## START Text provided

Economists have questioned whether murabahah is actually distinct from debt- and interest-based finance. The fact that there is a principal and a payment plan means that there is an implied interest rate, based on conventional banking interest rates such as LIBOR. Others complain that in practice most "murabaḥah" transactions do not involve actual buying or selling of goods or commodities, but are merely cash-flows between banks, brokers and borrowers. In contrast to LIBOR, Islamic banks lend money based on their own reference rate, known as the Islamic Interbank Benchmark Rate, which "uses expected profits from short-term money and a forecasted return on the assets of the bank receiving funds".

=====Bai' muajjal=====
In Islamic jurisprudence (fiqh), bai' muajjal, also called bai'-bithaman ajil, or BBA, is a credit sale or deferred payment sale, i.e. the sale of goods on a deferred payment basis. In Islamic finance, the bai' muajjal product also involves the price markup of a murabahah contract, and a murabahah product involves a bai-muajjal deferred payment. Thus the terms and are often used interchangeably, (according to Hans Visser), or "in practice ... used together" (according to Faleel Jamaldeen).

However, according to another source, bai' muajjal differs from murabahah in that the client, not the bank, is in possession of and bear the risk for the goods being purchased before completion of payment. And according to a Malaysian source, the main difference between BBA (short for bai'-bithaman ajil) and murabaha – at least as practiced in Malaysia – is that murabaha is used for medium and short term financing and BBA for longer term.

Bai' muajjal as a finance product was introduced in 1983 by Bank Islam Malaysia Berhad.

## END Text provided

Continue the passage on murabahah and bai' muajjal in Islamic finance, starting after its last sentence.

## START Information supplied

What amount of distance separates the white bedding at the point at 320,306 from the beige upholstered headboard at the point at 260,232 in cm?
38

## END Information supplied

Response:
=====Bai' al 'inah (sale and buy-back agreement)=====
Bai' al 'inah (literally, "double sale" or "a loan in the form of a sale"),
is a financing arrangement where the financier/bank buys some asset from the customer on a spot basis, with the financier's payment constituting the "loan". The asset is then sold back to the customer, who pays in installments over time, essentially "repaying the loan". Since the loaning of cash for profit is forbidden in Islamic finance, some scholars do not believe bai' al 'inah is permissible in Islam. According to the Institute of Islamic Banking and Insurance, it "serves as a ruse for lending on interest", but bai' al 'inah is practiced in Malaysia and similar jurisdictions.

==== Musawamah ====
A musawamah (literally "bargaining") contract is used if the exact cost of the item(s) sold to the bank/financier either cannot be or is not ascertained. Musawamah differs from murabahah in that the "seller is not under the obligation to reveal his cost or purchase price". Musawamah is the "most common" type of "trading negotiation" seen in Islamic commerce.

==== Istisna and bai salam====
Istisna (also bia istisna or bai' al-istisna) and bai salam (also bai us salam or just salam) are "forward contracts" – customized contracts where immediate payment is made for goods in the future (i.e. goods not yet manufactured, built, or harvested).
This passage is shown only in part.